Как-то я зашел на очередное пристанище Кирилла и Наташи. Кирилл стал еще угрюмее. Я не сразу понял, в чем дело. Но потом Наташа проговорилась — может быть, сознательно, чтобы вовлечь меня в семейную дискуссию. Оказалось, она дважды в неделю навещает покинутого мужа:
— Обед готовлю, стираю, глажу — он же без меня совсем неухоженный. Болтаем…
— О чем? — довольно резко вмешался Кирилл.
— Тебе-то что?
— Ты его нарочно дразнишь? — спросил я Наташу.
Наташа рассмеялась:
— Кого из них?
— Ну, Тимура не раздразнишь, как ни старайся, — сказал я, припомнив наш с ним разговор о комплексе Монте-Кристо, о семейной собственности и всепрощающей любви.
— Зато этот всегда начеку — ревнив за двоих.
— А есть основания?
— Конечно! Ведь Кирилл у нас собственник.
И тут я понял, что ревновать можно только жену — к любовнику. Не наоборот! Где это видано, чтобы любовник ревновал к мужу? Вот Кирилл и ревновал теперь ее к Тимуру, превратившись из любовника в мужа. А, может быть, и Тимур избавился от ревности, став бобылем?
Потом я узнал дополнительную причину для Кирилловой тревоги — Наташа была беременна, а от кого — сама не знала. Ее это и не очень заботило — какая разница, главное отдать долг природе, не все ли равно, чей ребенок? Так или приблизительно так она рассуждала. А Кирилл со страхом ждал родов. Родился мальчик, как две капли воды похожий на Наташу, ни на кого больше — из таких, говорят, вырастают самые счастливые мужчины.
Кирилл успокаивал себя тем, что восточная кровь обычно перетягивает — а ничего восточного в ребенке действительно не было.
Самым ревнивым оказался, однако, не Кирилл, а Саул, хоть это и была замещенная ревность.
Я до сих пор не очень понимаю, что произошло в его мозгу, почему он, когда Наташа ушла к Кириллу, приревновал заодно к нему и собственную жену — с Кириллом насмерть разругался, а жену чуть не зарезал?
Уход Наташи от Тимура взволновал Саула чрезвычайно. В таком состоянии я его еще никогда не видел.

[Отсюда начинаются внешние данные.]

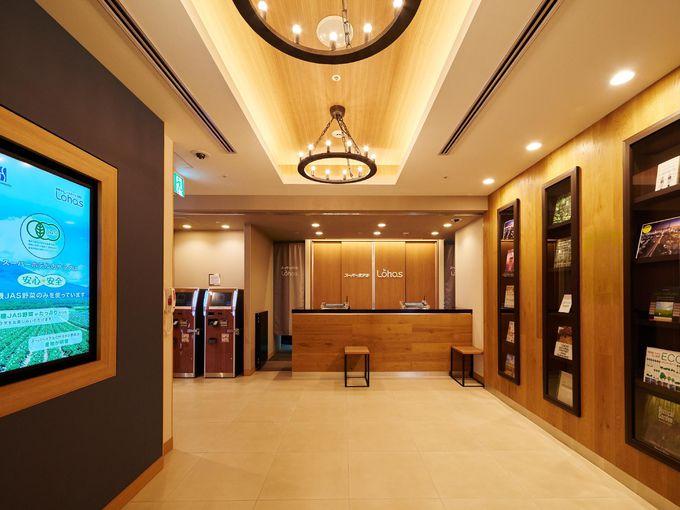 スーパーホテルのおすすめ施設はココ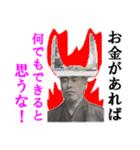 【実写】一万円(個別スタンプ:11)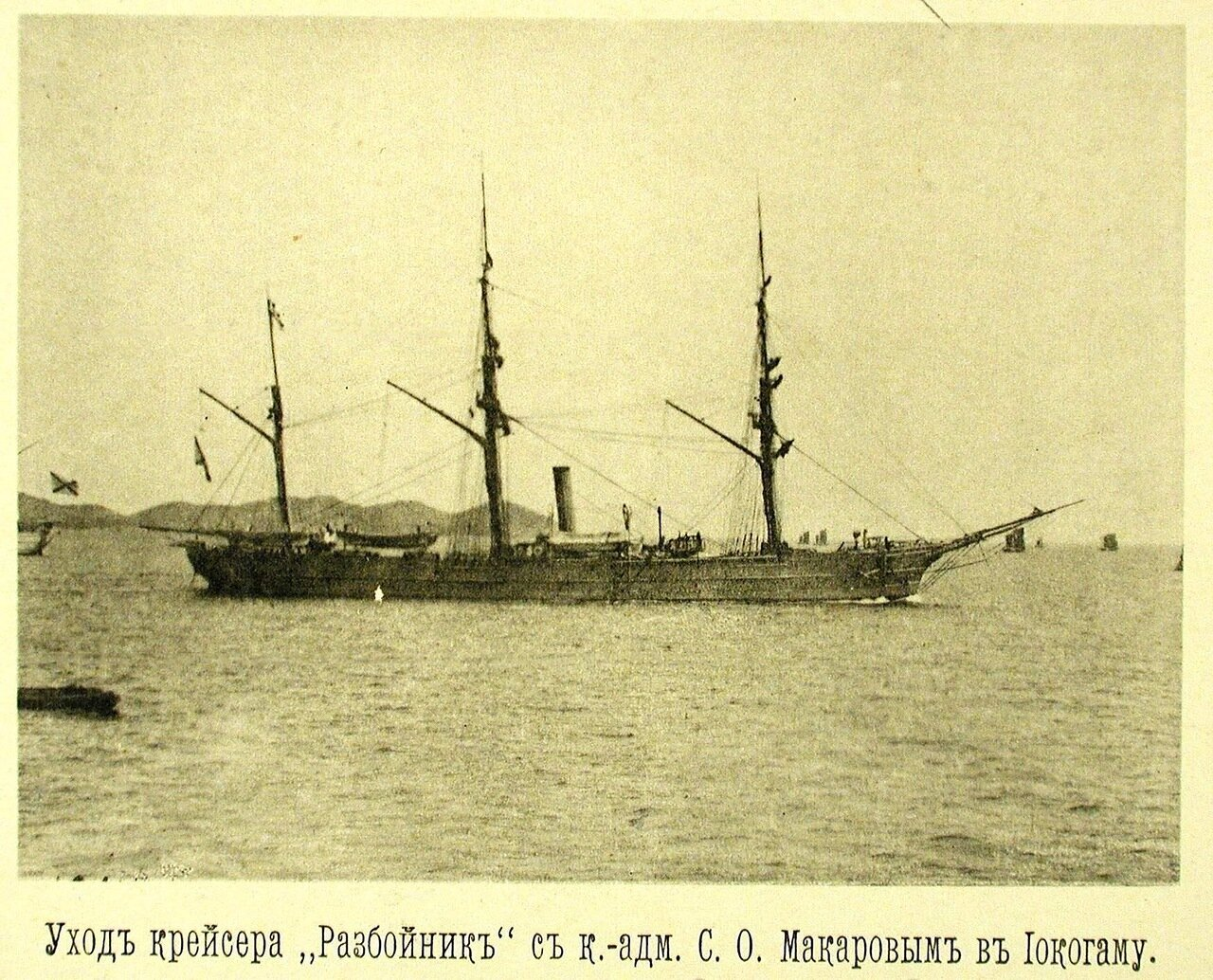 55. Уход крейсера II-го ранга Разбойник с контр-адмиралом С.О.Макаровым в Йокогаму.20 мая 1895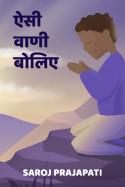 Aesi vaani boliye by Saroj Prajapati in Hindi
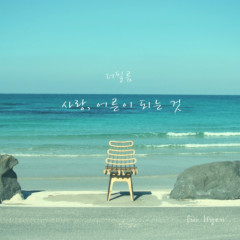 Sarang, Eoreuni Doeneun Geos (사랑, 어른이 되는 것) - The film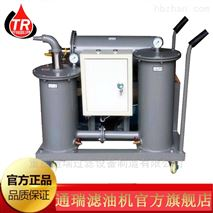 工程机械液压油过滤机-精密滤油机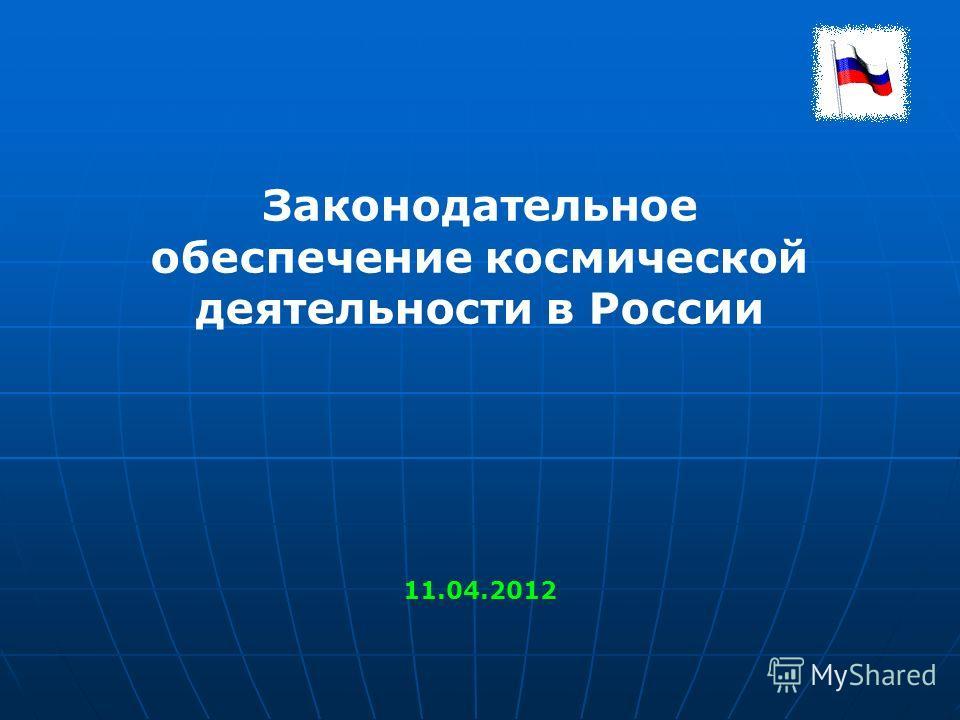 11.04.2012 Законодательное обеспечение космической деятельности в России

Я попытался рационализировать его гнев:
— Кого из них ты больше осуждаешь?
— Обоих! Поэтому мне и не нравятся эти твои стихи.
В моем цикле я писал об измене другу, а не мужу.
Променяла ангела на ловкача! У него же ничего своего! Чужая жена, чужая квартира, чужой сюжет. Кому нужен еще один Дон Кихот? Все с чужой подсказки!
— А мы не с чужой подсказки?
— О чем ты?
— Он же наш Учитель. Научил нас технике сюжета, выбрал за нас женщину… Ты разве не был влюблен в Наташу?
— Был, не был — какое это имеет значение! Хочешь знать, она ко мне тоже пристраивалась, как-то позвонила и молчит, сказать нечего, я ее и отшил. Уже тогда заподозрил, что Тимура она любит меньше, чем мы, надоел он ей, новенького захотелось…
— Как ты все, однако, огрубляешь!
— А ты все тонкостей хочешь! Поэт…
— Слушай, а ты случаем не ревнуешь к Кириллу?
— Наташу?
— В том числе и Наташу. Тимура, Наташу, русскую литературу…
Почему-то именно последнее особенно разозлило Саула. А на следующий день Тимур мне сообщил, что Саула забрали в психушку.
Не думаю, что между его женой и Кириллом что-нибудь было, хотя она баба не промах, да только слишком в отличие от Наташи трезвая, чтобы увлечься мужчиной по принципу его политического поведения. Иной у нее подход к этому делу, даром что врач-гинеколог. Да и не она меня во всей этой истории занимает.
А вот чего я не исключаю, так это авансы, которые Наташа делала Саулу. Все-таки он самый из нас талантливый, а Наташа знала толк в литературе, этого у нее не отнимешь. Есть люди, прямо-таки излучающие талант, чистая эманация дара Господня, тот же Бродский например — женщины на нем так и висли. Талант — это ярко выраженное мужское начало, даже когда речь идет о женщине: Комиссаржевская, Ахматова, Цветаева. Не надо мне только говорить о латентном гомосексуализме, это примитивное объяснение. Да я и не вижу ничего предосудительного в предпочтении однополых партнеров. А если единственная женщина, которую ты любишь, уже занята либо не отвечает взаимностью?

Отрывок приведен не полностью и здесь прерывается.